Shared responsibility
Data + devices + user accounts are ALWAYS the customer's responsibility regardless of service model.
A healthcare company must keep patient data on their own infrastructure for compliance, but wants to host their public appointment website on a faster platform. Which cloud model fits?
Hybrid cloud. Patient data stays in the private cloud (compliance). The public-facing website is hosted on Azure (public cloud) for speed and scalability. Hybrid connects the two environments.
A company is evaluating whether to build an on-premises data center or move to Azure. How would you explain the cost structure difference?
On-premises = CapEx. Azure = OpEx. Building on-premises requires large upfront capital — servers, racks, cables, facility. Azure operates on an operational expenditure model — pay monthly based on actual consumption. No upfront investment, no idle capacity cost.
A retail company has huge traffic spikes every December but normal traffic the rest of the year. Which cloud benefit is most relevant?
Elasticity.
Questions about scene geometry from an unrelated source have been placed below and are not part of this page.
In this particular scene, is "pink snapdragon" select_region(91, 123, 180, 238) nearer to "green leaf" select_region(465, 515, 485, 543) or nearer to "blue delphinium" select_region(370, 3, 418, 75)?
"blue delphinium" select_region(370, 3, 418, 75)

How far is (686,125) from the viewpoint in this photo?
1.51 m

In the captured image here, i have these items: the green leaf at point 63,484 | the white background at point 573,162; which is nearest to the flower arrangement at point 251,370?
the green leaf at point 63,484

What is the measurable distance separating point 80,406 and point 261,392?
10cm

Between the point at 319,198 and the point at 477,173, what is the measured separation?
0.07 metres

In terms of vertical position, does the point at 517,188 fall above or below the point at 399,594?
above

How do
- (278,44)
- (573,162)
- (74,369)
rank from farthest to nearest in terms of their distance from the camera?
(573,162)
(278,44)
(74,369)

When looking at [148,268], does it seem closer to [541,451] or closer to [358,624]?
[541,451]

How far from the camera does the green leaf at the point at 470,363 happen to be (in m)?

Elasticity automatically scales resources up during December spikes and back down in January — paying only for the additional capacity during the months it's actually used.
What is the difference between scalability and elasticity?
Scalability is the ability to adjust resources to meet demand — but this can be manual. Vertical scaling = increasing or decreasing a single resource's capacity (e.g. giving a VM more RAM). Horizontal scaling = adding or removing instances (e.g. running 3 VMs instead of 1). Elasticity is automatic scalability — the system responds to demand changes without human intervention based on real-time metrics. All elastic systems are scalable; not all scalable systems are elastic. Azure VM Scale Sets provide elasticity; manually resizing a VM is scalability but not elasticity.
What three things are always the customer's responsibility in the shared responsibility model?
Regardless of which service model (IaaS, PaaS, or SaaS) is used, customers are always responsible for: (1) Their data and information — classification, handling, and protection policies. (2) User accounts and identities — who has access, what permissions, and ensuring accounts are managed. (3) End-user devices — the laptops, phones, and tablets connecting to services. These never transfer to the provider under any model.
A startup wants to launch a mobile app backend paying only for API calls when users make requests. Which service model and compute type fits?
PaaS — specifically Azure Functions (serverless). The startup doesn't want to manage servers or OS (eliminating IaaS). They don't need a fully ready-made application (eliminating SaaS). Azure Functions under PaaS lets them deploy code that triggers on API calls and charges only per execution. If no users call the API, they pay nothing — the perfect consumption-based OpEx model.